The story contrasts the hard-edged Helen, who mostly fails at developing relationships while successfully developing a business, with the well-loved Edith who is successful at developing personal relationships with people who can help her weather the difficulties in life.  When Helen needs help herself, she has to reach out to revive the relationships she has destroyed.

This book is essentially about fractured family relationships that can be repaired, but it is also a lesson that parents should think very hard before leaving everything to one child with the hope that the favored child will share with their siblings.

The Dutch House

by Ann Patchett

Siblings Maeve and Danny Conroy grew up in a sprawling 1920’s era mansion in the Philadelphia suburbs. Their father loved the home, but their mother, always miserable in the home, left the family when Danny was very young.  Later, their father remarried, moving his younger wife and her two young daughters into the mansion.  

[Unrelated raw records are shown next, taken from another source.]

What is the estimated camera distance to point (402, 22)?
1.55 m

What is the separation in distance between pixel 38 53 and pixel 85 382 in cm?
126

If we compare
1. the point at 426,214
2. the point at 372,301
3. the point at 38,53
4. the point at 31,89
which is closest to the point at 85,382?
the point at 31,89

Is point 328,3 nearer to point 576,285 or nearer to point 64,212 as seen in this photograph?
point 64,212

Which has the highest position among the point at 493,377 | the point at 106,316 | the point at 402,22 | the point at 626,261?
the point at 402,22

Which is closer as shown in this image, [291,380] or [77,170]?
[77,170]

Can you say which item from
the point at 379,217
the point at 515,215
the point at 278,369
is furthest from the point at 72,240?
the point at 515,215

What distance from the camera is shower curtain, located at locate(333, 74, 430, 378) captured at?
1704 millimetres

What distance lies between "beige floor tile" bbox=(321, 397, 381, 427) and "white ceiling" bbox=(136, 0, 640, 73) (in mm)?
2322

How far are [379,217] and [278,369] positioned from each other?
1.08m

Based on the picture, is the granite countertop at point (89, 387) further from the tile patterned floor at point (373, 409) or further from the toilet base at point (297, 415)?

Maeve, eight years older than Danny, left to go to college and start her working life.  After their father dies unexpectedly, the stepmother kicked Danny, still a minor child, out of the house, stating that she had no responsibility to support or care for him.  We learn that while the father was alive, the stepmother manipulated him and convinced him to put his assets, including the home, in joint ownership with her.  That meant that she automatically became the owner of the home, as well as the father’s business, at the time of his death. Only one asset was left in trust to be divided among Danny and his two young stepsisters. The trust was supposed to pay for the education of the three children.   A sympathetic trustee determines that Danny’s expenses for room and board at boarding school will count as educational expenses, and Danny is shipped off to boarding school.   Maeve encourages Danny to remain in school long enough to drain the trust fund in order to prevent the stepsisters from getting anything from the trust. Danny does remain in school for many years, long enough to become a doctor – a profession for which he has little interest.  

Much like some well-known fairy tales, this book illustrates issues that can occur with second marriages. The surviving spouse, who is not the parent of the deceased’s children, may feel no obligation to support the children.   Even if the deceased parent had a will providing for the children, putting the assets into joint ownership or gifting them to a spouse, removes them from the probate estate and, therefore, makes those assets unavailable to provide for the children.

Of course, the tales told in this book are as old as – well, Cinderella and Snow White.  The moral of the story for estate planning purposes may be:   check the ownership of assets when in a second marriage, and make sure you have provided for minor children.